▶ _Record excerpts_:

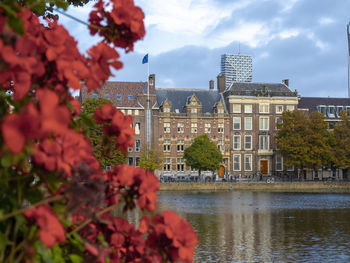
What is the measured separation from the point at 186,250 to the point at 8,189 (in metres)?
0.83

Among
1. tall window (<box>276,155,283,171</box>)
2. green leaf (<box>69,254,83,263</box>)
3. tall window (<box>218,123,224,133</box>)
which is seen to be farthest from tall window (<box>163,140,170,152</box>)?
green leaf (<box>69,254,83,263</box>)

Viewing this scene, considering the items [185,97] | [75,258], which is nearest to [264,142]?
[185,97]

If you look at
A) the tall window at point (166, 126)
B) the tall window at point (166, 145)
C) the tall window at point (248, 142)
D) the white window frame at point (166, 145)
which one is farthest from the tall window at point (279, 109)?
the tall window at point (166, 145)

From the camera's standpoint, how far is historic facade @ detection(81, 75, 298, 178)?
67.4 meters

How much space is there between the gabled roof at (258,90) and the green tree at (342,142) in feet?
25.8

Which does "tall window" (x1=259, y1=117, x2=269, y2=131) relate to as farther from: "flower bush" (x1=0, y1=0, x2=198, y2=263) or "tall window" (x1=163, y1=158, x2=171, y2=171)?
"flower bush" (x1=0, y1=0, x2=198, y2=263)

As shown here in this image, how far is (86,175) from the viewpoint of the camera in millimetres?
2178

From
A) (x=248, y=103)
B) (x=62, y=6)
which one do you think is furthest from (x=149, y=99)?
(x=62, y=6)

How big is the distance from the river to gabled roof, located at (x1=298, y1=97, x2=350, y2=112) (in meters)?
40.6

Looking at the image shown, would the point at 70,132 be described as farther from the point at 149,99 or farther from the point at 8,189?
the point at 149,99

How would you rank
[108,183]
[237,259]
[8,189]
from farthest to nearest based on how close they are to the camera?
[237,259], [108,183], [8,189]

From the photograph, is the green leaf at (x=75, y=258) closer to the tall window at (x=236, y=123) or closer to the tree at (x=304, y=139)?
the tree at (x=304, y=139)

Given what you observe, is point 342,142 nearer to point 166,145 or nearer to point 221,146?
point 221,146

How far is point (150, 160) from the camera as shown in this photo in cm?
6019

▶ _Set task_: Reproduce all of the records above verbatim, leaving out the pictures.

▶ _Correct answer_:
What is the measured separation from the point at 186,250 to the point at 8,189 (in metres)?
0.83

Among
1. tall window (<box>276,155,283,171</box>)
2. green leaf (<box>69,254,83,263</box>)
3. tall window (<box>218,123,224,133</box>)
which is seen to be farthest from tall window (<box>163,140,170,152</box>)?
green leaf (<box>69,254,83,263</box>)

Viewing this scene, considering the items [185,97] | [75,258], which is nearest to [264,142]?
[185,97]

If you look at
A) the tall window at point (166, 126)
B) the tall window at point (166, 145)
C) the tall window at point (248, 142)
D) the white window frame at point (166, 145)
which one is farthest from the tall window at point (279, 109)?
the tall window at point (166, 145)

From the camera's standpoint, how far is historic facade @ detection(81, 75, 298, 178)?
67.4 meters

How much space is there between the gabled roof at (258,90) and the green tree at (342,142) in feet?
25.8

Which does "tall window" (x1=259, y1=117, x2=269, y2=131) relate to as farther from: "flower bush" (x1=0, y1=0, x2=198, y2=263) or "tall window" (x1=163, y1=158, x2=171, y2=171)?
"flower bush" (x1=0, y1=0, x2=198, y2=263)

As shown here in this image, how far is (86,175) from the viewpoint of the camera in millimetres?
2178

From
A) (x=248, y=103)
B) (x=62, y=6)
which one do you think is furthest from (x=149, y=99)?
(x=62, y=6)

How big is the distance from the river to gabled roof, located at (x1=298, y1=97, x2=350, y2=112) (in meters)?
40.6

Looking at the image shown, would the point at 70,132 be described as farther from the point at 149,99 or farther from the point at 8,189?
the point at 149,99

How would you rank
[108,183]
[237,259]
[8,189]
from farthest to nearest based on how close they are to the camera?
[237,259], [108,183], [8,189]

From the photograph, is the green leaf at (x=75, y=258) closer to the tall window at (x=236, y=123) or closer to the tree at (x=304, y=139)?
the tree at (x=304, y=139)

Given what you observe, is point 342,142 nearer to point 166,145 or nearer to point 221,146?
point 221,146

How far is point (150, 160) from the camera as shown in this photo in cm?
6019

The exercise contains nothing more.